[dm-crypt] Cryptographic issues with SSD-technology and wide-block encryption modes
eternaleye at gmail.com
Sat Feb 9 15:20:01 CET 2013
Stavros Kousidis wrote:
>> BTW anyone know what had happened with EME2 wide mode?
>> [snip long link]
> As far as I know there are intellectual-property issues:
> P. Rogaway, Block cipher mode of operation for constructing a
> wide-blocksize block cipher from a conventional block cipher, US Patent
> Application 20040131182 A1 _______________________________________________
> dm-crypt mailing list dm-crypt at saout.de
Hey, this caught my attention so I contacted Dr. Rogaway. Included below is
the email conversation (my apologies for the format, he replied at the top
so I followed suit):
> Cool, thank you. It seems there was some misinformation in that thread
> so would you mind if I quoted your response?
Go right ahead.
> On Friday, February 08, 2013 09:34:14 AM you wrote:
>> Hi Alex,
>> There is no Rogaway or UC patent related to EME2.

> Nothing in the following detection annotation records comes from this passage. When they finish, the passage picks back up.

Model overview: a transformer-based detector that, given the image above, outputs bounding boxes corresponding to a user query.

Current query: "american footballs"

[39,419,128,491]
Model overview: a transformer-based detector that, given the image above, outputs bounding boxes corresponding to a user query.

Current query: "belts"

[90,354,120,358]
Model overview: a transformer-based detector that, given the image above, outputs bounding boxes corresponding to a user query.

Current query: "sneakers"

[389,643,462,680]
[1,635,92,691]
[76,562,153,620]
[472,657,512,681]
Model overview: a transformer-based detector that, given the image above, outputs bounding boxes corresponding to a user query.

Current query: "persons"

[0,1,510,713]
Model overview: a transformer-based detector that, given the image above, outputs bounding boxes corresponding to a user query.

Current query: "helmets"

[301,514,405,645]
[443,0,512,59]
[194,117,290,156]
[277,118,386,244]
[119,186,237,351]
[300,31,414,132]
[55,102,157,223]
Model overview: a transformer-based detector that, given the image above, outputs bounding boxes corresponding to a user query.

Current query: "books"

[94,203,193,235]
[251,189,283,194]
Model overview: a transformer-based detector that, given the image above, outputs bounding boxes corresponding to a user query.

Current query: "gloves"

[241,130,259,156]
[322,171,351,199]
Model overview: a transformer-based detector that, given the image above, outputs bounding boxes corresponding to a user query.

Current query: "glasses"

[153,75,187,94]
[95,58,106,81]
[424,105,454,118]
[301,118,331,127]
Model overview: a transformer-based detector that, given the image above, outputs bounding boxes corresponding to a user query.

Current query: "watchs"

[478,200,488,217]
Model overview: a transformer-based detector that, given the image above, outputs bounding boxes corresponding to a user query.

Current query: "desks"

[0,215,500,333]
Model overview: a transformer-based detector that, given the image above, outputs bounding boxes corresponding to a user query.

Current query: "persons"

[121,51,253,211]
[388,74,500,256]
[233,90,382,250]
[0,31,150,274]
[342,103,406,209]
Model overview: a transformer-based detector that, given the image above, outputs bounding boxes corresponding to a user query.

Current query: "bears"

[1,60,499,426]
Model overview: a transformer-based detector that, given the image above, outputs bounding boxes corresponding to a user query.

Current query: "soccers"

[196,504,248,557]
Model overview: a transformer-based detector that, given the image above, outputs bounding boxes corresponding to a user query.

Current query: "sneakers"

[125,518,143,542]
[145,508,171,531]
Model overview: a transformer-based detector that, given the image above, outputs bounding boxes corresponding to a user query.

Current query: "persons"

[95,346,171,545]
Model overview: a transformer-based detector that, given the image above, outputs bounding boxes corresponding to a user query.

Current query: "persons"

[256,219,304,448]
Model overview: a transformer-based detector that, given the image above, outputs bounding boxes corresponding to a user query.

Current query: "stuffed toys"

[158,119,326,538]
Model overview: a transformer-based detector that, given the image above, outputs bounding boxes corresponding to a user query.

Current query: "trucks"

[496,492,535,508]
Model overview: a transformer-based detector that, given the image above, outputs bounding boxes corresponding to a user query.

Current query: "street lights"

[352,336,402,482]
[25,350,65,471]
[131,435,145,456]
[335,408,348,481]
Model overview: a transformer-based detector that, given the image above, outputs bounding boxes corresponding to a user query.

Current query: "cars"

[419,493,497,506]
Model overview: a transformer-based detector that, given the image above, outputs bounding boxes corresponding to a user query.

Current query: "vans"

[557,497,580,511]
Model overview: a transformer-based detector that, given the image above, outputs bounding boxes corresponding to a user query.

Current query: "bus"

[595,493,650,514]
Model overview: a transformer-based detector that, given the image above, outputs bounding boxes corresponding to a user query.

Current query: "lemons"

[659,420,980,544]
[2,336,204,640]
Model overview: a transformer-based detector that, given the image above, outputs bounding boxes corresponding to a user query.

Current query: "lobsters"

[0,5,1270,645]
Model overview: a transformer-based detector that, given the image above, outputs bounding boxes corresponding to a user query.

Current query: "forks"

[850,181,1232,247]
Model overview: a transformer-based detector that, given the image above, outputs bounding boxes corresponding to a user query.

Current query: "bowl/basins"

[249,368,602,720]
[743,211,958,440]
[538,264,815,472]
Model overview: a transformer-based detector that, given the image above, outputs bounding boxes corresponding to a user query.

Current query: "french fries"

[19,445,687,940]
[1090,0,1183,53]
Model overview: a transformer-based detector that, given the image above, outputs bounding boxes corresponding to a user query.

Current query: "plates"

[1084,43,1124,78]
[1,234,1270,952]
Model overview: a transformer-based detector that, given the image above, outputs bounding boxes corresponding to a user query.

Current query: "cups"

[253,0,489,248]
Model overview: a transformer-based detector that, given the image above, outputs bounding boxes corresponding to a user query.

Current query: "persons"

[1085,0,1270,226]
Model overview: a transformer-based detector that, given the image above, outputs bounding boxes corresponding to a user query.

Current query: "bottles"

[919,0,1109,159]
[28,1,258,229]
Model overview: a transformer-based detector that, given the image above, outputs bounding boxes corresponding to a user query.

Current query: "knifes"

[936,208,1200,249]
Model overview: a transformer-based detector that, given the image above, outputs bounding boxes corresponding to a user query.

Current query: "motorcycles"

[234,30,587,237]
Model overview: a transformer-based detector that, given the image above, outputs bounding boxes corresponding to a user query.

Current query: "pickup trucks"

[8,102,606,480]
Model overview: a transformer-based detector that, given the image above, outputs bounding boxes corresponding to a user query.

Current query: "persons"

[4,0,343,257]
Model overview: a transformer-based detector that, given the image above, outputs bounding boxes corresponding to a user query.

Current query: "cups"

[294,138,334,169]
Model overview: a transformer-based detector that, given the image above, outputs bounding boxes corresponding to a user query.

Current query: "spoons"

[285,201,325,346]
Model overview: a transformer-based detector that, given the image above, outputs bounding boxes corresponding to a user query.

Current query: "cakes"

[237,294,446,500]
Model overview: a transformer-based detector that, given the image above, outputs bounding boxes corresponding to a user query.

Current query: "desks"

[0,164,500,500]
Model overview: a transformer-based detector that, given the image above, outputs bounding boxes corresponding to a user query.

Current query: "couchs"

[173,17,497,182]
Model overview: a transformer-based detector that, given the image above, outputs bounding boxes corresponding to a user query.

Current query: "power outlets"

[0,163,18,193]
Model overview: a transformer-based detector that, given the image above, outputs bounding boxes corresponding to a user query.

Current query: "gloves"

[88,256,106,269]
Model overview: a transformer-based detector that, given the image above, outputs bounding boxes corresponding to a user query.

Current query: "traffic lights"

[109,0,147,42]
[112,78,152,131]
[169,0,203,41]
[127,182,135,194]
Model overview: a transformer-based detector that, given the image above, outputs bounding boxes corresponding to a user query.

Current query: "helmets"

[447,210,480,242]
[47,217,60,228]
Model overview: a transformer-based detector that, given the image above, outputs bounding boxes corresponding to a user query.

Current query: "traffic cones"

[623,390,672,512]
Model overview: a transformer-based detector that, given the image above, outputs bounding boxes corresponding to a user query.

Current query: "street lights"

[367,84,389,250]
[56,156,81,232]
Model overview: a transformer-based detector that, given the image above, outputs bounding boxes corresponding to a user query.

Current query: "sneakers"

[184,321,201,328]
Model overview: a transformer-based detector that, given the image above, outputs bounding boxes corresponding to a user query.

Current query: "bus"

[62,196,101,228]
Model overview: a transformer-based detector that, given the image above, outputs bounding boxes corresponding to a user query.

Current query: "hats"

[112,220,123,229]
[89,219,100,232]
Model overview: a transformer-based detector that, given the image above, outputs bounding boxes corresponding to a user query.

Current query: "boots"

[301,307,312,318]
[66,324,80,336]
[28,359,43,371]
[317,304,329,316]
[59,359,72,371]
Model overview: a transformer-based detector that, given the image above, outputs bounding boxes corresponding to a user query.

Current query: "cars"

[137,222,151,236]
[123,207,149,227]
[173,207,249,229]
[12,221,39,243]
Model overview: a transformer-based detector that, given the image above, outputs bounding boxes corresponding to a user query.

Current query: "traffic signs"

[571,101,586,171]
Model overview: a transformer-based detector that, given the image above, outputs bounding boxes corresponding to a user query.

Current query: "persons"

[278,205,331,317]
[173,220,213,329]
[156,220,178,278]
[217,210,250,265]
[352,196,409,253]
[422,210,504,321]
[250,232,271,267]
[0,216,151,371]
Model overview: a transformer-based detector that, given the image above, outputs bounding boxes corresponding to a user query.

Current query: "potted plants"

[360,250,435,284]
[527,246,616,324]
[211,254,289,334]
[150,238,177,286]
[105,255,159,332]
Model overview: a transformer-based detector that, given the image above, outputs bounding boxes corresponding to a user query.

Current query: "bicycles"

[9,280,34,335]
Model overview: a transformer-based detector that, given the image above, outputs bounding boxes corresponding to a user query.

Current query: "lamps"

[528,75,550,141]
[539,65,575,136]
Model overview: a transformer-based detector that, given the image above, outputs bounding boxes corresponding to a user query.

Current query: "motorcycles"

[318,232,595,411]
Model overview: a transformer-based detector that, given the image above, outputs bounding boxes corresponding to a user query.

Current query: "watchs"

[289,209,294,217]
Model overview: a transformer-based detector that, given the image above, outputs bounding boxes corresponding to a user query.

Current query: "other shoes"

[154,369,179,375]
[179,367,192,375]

>> The University of California did do a patent application,
>> but abandoned it (that is, decided not to pursue a utility patent).
>> I had to look up some old correspondence to remind myself of this,
>> but it seems that we informed Matt Ball and Jim Hughes back in Nov 2007
>> that there'd be no patent, filling out some IEEE patent-disclosure
>> form saying this, too.
>> Best wishes,
>> phil rogaway
>> On Fri, 8 Feb 2013, Alex Elsayed wrote:
>>> Hi, I was wondering if you had any plans to (explicitly) offer similar
>>> terms regarding open-source software for EME2 as you recently have for
>>> OCB. There was a recent discussion on the dm-crypt mailing list with the
>>> title "Cryptographic issues with SSD-technology and wide-block
>>> modes." In the course of the discussion Milan Broz, the maintainer of
>>> dm-crypt, stated the following:
>>> "[It] would be nice to have some not patent encumbered wide mode (no
>>> changes needed, just someone have to invent it and add to crypto API)"
>>> I'm just someone who reads the list, but I thought I'd write to point
>>> that there's interest.
>>> (Frankly, I'm also very interested in OCB, but the other AE patents have
>>> exceedingly unfortunate chilling effect independent of your license.)